ТЕКСТ ЗАДАНИЯ: Перепечатайте, пожалуйста, без изменений часть отрывка о дедушках, которая начинается со слов «А.К. Благодаря дедушке» и заканчивается словами «бабушка – милосердия.».

М.Л. У нас рассказывают, что прибыв в Эрец Исраэль, мой дед срезал бороду и пейсы, собираясь стать светским человеком, не соблюдающим религиозные предписания. О, конечно, он благословлял Субботу – совсем так, как это делают многие современные израильтяне, сразу же после субботней трапезы включающие телевизор с обзором новостей за неделю – он, несомненно, соблюдал законы о кошерной пище, иногда ходил и в синагогу, но большинства религиозных предписаний он уже не придерживался…
А.К. Итак, семья переехала, и первое время все жили в бараке в одной квартире, вместе ещё с одной крестьянской семьёй. Как это переносила моя плохо говорящая по-русски бабушка, привыкшая быть полной хозяйкой в собственном доме, я представляю не очень хорошо. Потом всё как-то устроилось. Продали дом в Славуте, купили полдома в пригороде Москвы – Перово.
В Москве, как и в Славуте, соблюдалась суббота, отмечались еврейские праздники, до последних дней жизни дедушки соблюдался кашрут. По субботам ходил к знакомым, где регулярно собирался миньян.
Традиции традициями, а вот для своих детей и внуков дедушка хотел другой жизни. По-видимому, светская пролетарская культура казалась ему более привлекательной, чем местечковая жизнь, и он считал, что одна эпоха закончилась, а для новой эпохи нужны новые люди.
Правда, дочери дедушки вышли замуж за евреев (дань традиции), но три зятя были коммунистами, да и старший сын, дядя Миша, тоже стал членом партии.
М.Л. Необычайным образом именно мой дед, которого я никогда не видел, оказал решающее влияние на мою жизнь. Весь наш дом был наполнен его духом. И мы всегда помнили, что наши корни – в Российской империи, что мы – «русские», ведь Бессарабия, откуда наш дед пришёл в Эрец Исраэль, – часть России того времени.
А.К. Благодаря дедушке я всегда чувствовал себя евреем, а, когда в начале девяностых годов после демобилизации из армии учился на факультете иудаики Туро-колледжа, понял, что загадочный идишкайт - это жизнь семьи моего дедушки, где он был олицетворением справедливости, а бабушка – милосердия.

ИСХОДНЫЕ ДАННЫЕ:

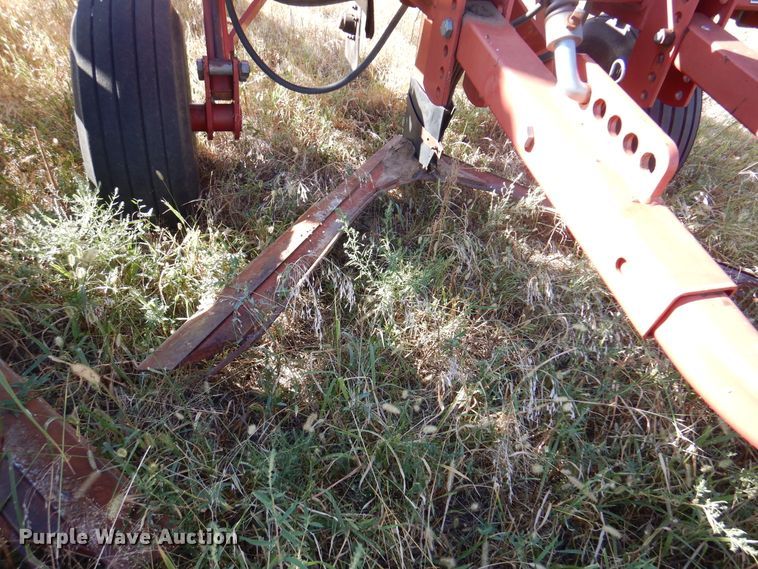 image for item DI5297 Sunflower 3372-40  sweep plow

ОТВЕТ НА ЗАДАНИЕ:
А.К. Благодаря дедушке я всегда чувствовал себя евреем, а, когда в начале девяностых годов после демобилизации из армии учился на факультете иудаики Туро-колледжа, понял, что загадочный идишкайт - это жизнь семьи моего дедушки, где он был олицетворением справедливости, а бабушка – милосердия.